(Jouw opdrachten):
[a] Schrijf uit de gegevens letterlijk de regels over vanaf de regel met "How far is (2,17)" tot en met het einde van de gegevens.
[b] Schrijf de tekst over indoctrinatie in de geloofsopvoeding verder, te beginnen na de laatste zin.

(Aangeleverde tekst):
•••••

Indoctrineren moeders hun kinderen als ze hun kinderen geestelijke liederen voorzingen? In zekere zin is dat waar: ze zingen als het ware hun kinderen de christelijke leer naar binnen. In-zingen wie God is, het naar binnen zingen van wat Hij gedaan heeft en doet. Maar dat is een heerlijke en heel juiste indoctrinatie. Ook niet vreemd, en dat kan zonder negatieve bijklank iedere moeder doen. Niet-christelijke moeders doen hetzelfde met andere liedjes, die ook een bepaalde inhoud hebben.
Het gaat verkeerd als we een jongere generatie gaan africhten, zoals je bijvoorbeeld een hond africht: „Geef eens een poot.” We drillen hem om dit commando te gehoorzamen en goed gedrag wordt beloond: „Braaf!” Of we leren hen praten als een papegaai: „Zeg eens na…” Het klakkeloos nazeggen is dan al een reden voor tevredenheid.
Wanneer is er sprake van indoctrinatie? Wanneer kritische vragen op catechisatie afgedaan worden als ”vijandschap tegen God of Zijn volk” en als er machtswoorden gesproken worden: „Als jij hier of daar zó over denkt, dan hoor je eigenlijk niet meer bij ons.” Het valt te vrezen dat we mensen de kerk uit hebben gejaagd door deze manier van indoctrinatie. Tegenspraak werd niet geduld. Geen gesprek was mogelijk.
Zeker, er zijn in het christelijk geloof elementen die onopgeefbaar zijn. En óf het van belang is dingen na te zeggen! Maar dat wil zeggen: naspreken wat Gód ons voorgezegd heeft. Daarbij is wel een proces van het zich innerlijk eigen maken nodig. Dat gaat niet van een leien dakje. Dat kun je van zondaren ook niet verwachten. Dát verwachten we toch van de Heilige Geest?

•••••

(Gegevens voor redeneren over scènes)
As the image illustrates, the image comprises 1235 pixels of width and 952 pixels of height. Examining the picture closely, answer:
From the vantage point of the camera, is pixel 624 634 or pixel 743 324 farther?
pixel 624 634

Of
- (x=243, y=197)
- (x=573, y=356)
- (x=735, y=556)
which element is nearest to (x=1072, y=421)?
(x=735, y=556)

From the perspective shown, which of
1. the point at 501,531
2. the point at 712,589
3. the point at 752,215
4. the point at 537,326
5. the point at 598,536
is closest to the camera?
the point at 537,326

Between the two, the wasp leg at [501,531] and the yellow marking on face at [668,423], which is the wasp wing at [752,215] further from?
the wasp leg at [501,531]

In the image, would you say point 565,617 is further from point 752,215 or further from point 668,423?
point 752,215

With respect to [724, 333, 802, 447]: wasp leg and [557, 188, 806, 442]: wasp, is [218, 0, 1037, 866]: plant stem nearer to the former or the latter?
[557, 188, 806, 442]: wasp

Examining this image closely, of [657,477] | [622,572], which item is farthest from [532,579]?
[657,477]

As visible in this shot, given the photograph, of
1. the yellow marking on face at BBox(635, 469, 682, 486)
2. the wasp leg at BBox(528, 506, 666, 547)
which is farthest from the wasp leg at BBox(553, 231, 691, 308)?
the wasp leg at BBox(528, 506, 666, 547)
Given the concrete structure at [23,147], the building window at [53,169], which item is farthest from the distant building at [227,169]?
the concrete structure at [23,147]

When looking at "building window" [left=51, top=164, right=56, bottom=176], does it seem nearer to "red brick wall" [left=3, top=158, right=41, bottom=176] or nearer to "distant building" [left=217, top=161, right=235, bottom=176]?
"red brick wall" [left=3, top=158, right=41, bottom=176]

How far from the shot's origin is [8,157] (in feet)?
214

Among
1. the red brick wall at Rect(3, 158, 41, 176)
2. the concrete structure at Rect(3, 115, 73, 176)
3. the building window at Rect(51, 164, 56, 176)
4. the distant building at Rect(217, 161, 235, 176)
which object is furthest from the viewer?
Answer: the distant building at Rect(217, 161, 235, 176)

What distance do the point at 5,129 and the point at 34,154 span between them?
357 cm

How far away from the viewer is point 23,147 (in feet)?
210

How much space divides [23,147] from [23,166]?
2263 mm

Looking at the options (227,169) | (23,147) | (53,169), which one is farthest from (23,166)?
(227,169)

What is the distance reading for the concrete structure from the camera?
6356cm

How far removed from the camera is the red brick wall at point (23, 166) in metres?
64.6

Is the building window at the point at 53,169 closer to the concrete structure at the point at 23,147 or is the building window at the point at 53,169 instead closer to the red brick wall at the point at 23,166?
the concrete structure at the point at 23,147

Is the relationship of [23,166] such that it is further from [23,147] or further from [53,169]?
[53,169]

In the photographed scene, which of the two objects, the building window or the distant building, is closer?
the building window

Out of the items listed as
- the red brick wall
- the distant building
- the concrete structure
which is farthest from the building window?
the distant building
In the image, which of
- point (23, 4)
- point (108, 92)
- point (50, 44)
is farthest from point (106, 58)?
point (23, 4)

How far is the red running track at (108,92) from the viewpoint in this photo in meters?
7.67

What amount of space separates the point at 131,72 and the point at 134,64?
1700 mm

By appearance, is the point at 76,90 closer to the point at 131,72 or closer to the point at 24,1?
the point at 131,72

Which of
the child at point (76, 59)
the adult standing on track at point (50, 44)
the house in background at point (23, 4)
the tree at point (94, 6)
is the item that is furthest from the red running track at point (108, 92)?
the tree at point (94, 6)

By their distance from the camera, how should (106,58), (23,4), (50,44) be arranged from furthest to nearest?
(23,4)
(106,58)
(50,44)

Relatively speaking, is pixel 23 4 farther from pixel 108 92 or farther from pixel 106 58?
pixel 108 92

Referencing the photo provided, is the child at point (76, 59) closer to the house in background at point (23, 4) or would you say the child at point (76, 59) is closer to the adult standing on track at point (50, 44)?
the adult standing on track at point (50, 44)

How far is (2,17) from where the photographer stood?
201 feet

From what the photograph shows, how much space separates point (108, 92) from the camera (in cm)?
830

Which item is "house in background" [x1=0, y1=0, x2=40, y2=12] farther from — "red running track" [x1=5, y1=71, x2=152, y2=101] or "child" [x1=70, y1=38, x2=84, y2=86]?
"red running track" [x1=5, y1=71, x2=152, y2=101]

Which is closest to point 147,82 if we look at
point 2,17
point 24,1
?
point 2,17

•••••

(Uitgewerkte opgaven):
[a]
How far is (2,17) from where the photographer stood?
201 feet

From what the photograph shows, how much space separates point (108, 92) from the camera (in cm)?
830

Which item is "house in background" [x1=0, y1=0, x2=40, y2=12] farther from — "red running track" [x1=5, y1=71, x2=152, y2=101] or "child" [x1=70, y1=38, x2=84, y2=86]?
"red running track" [x1=5, y1=71, x2=152, y2=101]

Which is closest to point 147,82 if we look at
point 2,17
point 24,1
?
point 2,17

[b]
Jongeren hebben de ruimte nodig om zich de ”doctrina” eigen te maken, om zo te leren zingen over de inhoud van het geloof. Natuurlijk krijgen jongeren meer ruimte naarmate ze ouder worden. Die ”vrije ruimte” heeft niets te maken met jongeren vrij laten of een zogenaamde vrije opvoeding.
NEE
De Heilige Geest indoctrineert niet en christenen mogen dat ook niet doen. Als bijvoorbeeld de Geest tijdens de prediking overtuigt van zonde, dan heeft dat een reden en die wordt toegestemd: mijn ongeloof is zonde. Dat is geen kwestie van: „Zeg na, of ik schiet”. Als de Geest de schijnwerper van het Evangelie op Jezus richt, geeft Hij oor en oog voor Hem en worden we niet gedwóngen te kijken, maar uitgenodigd, gelokt.
Wat plechtiger gezegd: het gaat om evocatieve taal. Dat is de taal van een meester die zijn leerlingen iets wil laten zien waarvan hij hoopt dat ze het nooit meer zullen vergeten. Zo nodigt hij hen uit: „Kom eens kijken, jongens, wat ik hier heb…” Zo staan ze rond de viskom: ze zien de ogen van de meester en merken dat hij de tropische vis zó mooi vindt, dat hij dit op hen wil overdragen. Hij gunt hun ook zo’n kennis in hun hoofd en liefde in hun hart.
De Bijbelse leer overdragen op jongeren is eenvoudig vergeleken met het overdragen van grondwetartikel 1. ”Eén weg tot God” of ”alle wegen leiden naar God”, beide regels kunnen misbruikt worden en verworden tot ”indoctrinatie”. „Je zult alle meningen als even waar zien” kan een vorm van indoctrinatie zijn die niet onderdoet voor „er is maar één waarheid.”
Wanneer we echt overdragen in de christelijke traditie, dan laten we ook ruimte open voor het nieuw te ontdekken terrein door een volgende generatie. Onze kinderen zijn geen kopieën van ons. Dat is maar beter ook: „opdat ze niet worden gelijk hun vaderen” (Psalm 78). De theoloog Wannenwetsch wees onlangs op het grote verschil tussen het aanleren van sociaal gewenst gedrag en wat christelijke overdracht als doel heeft: gelijkvormig worden aan Christus.
DUS
Leven vanuit wat God doet in het bestaan van jongeren bewaart voor kramp. Leven vanuit het nieuwe (eschatologische) dat Hij werkt in deze wereld bewaart voor indoctrinatie. Je kunt er dan alleen maar van stamelen en zingen in een apologetiek van het hart. Daarin gaan verstand en gevoel samen in het uitzingen van een nieuw lied.